The activist group, however, urged the Bank to clarify its plan that entails the setting up of a “carbon reduction facility” that would buy and operate existing coal-fired power plants.
“When ADB made an announcement in May that it will no longer fund coal and would instead seek to support the phaseout of existing coal power plants in the region, we welcomed it as recognition of the Bank’s obligation to atone for having fueled massive coal expansion in Asia in decades past,” said Gerry Arances, executive director of the Center for Energy, Ecology, and Development (CEED).
“Now, we hope to understand why it intends to do this with a buy-out scheme which, on first impression, is incompatible with its no-coal policy,” he added.

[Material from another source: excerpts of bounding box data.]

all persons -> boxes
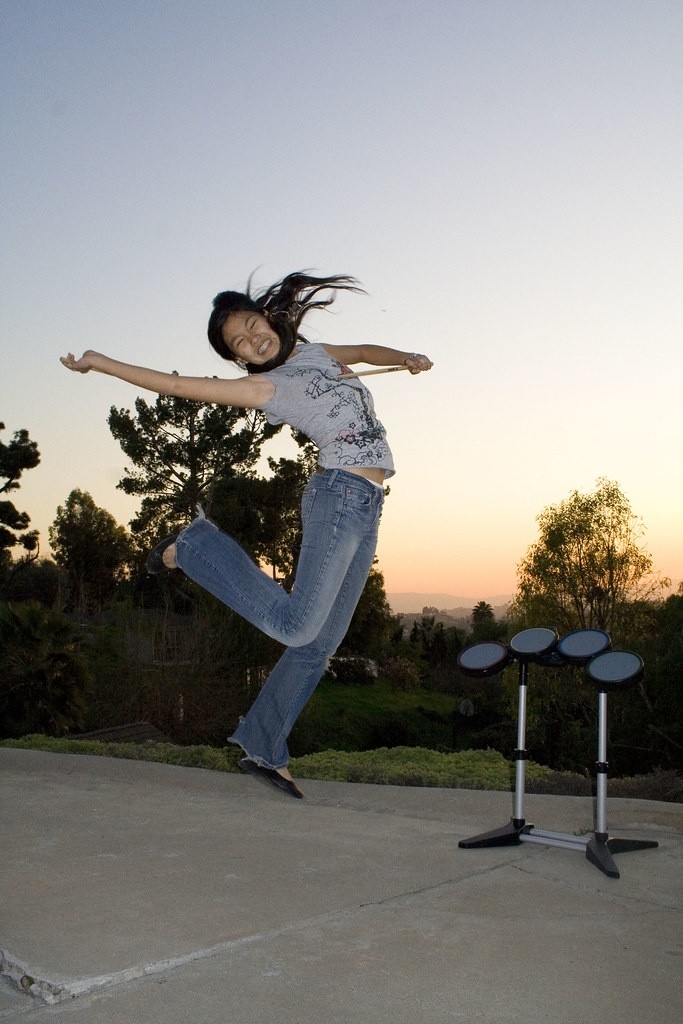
[59,270,434,801]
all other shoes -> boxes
[238,751,304,799]
[146,533,180,574]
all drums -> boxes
[558,630,611,666]
[457,640,510,679]
[509,627,557,661]
[587,649,643,690]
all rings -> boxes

Arances said that with the scheme, “ADB is effectively going to finance and even take part in the operations and share in the profits of these projects for another 15 years.”
The multilateral development bank and other key financial institutions have earlier expressed their intention to pursue a scheme to buy out coal power plants and wind them down within 15 years.
The goal is supposedly to allow the countries to shift to renewable energy, with ADB now allotting up to US$1.7 million to conduct feasibility studies on the cost of early closures of coal plants.
In a letter addressed to ADB regional climate and energy executives, Arances inquired about the status of the Bank’s feasibility studies on coal phase-out.
He also sought clarification on the “operational changes” that will be implemented in power plants that are considered for the buy-out scheme.
“A 15-year winding down period means exposing the power sector to 15 more years of unreliable, inefficient, and pollutive [power plants],” read CEED’s letter to ADB.
The group also pointed out that under the scheme, companies behind the operating coal plants are meanwhile “[absolved from] internalizing the negative externalities and social costs brought about by the pollution that they create.”
CEED questioned ADB’s decision to work with finance institutions still channeling financial support to the coal industry.
“It seems counterintuitive that in its coal retirement initiative, ADB is partnering with the same financial institutions who are still funding new coal-fired power plants in the Philippines,” read the group’s letter.
Civil society and coal-affected communities will continue engaging the bank to ensure 1.5°C aligned energy development directions, be it in ADB’s coal phase-out plans or its ongoing energy policy update process, the group said.
“The immediate and just phase-out of coal and transition to clean and affordable energy from renewables in climate-vulnerable Philippines and the rest of Asia must be the ADB’s priority in all its energy related initiatives,” said Arances.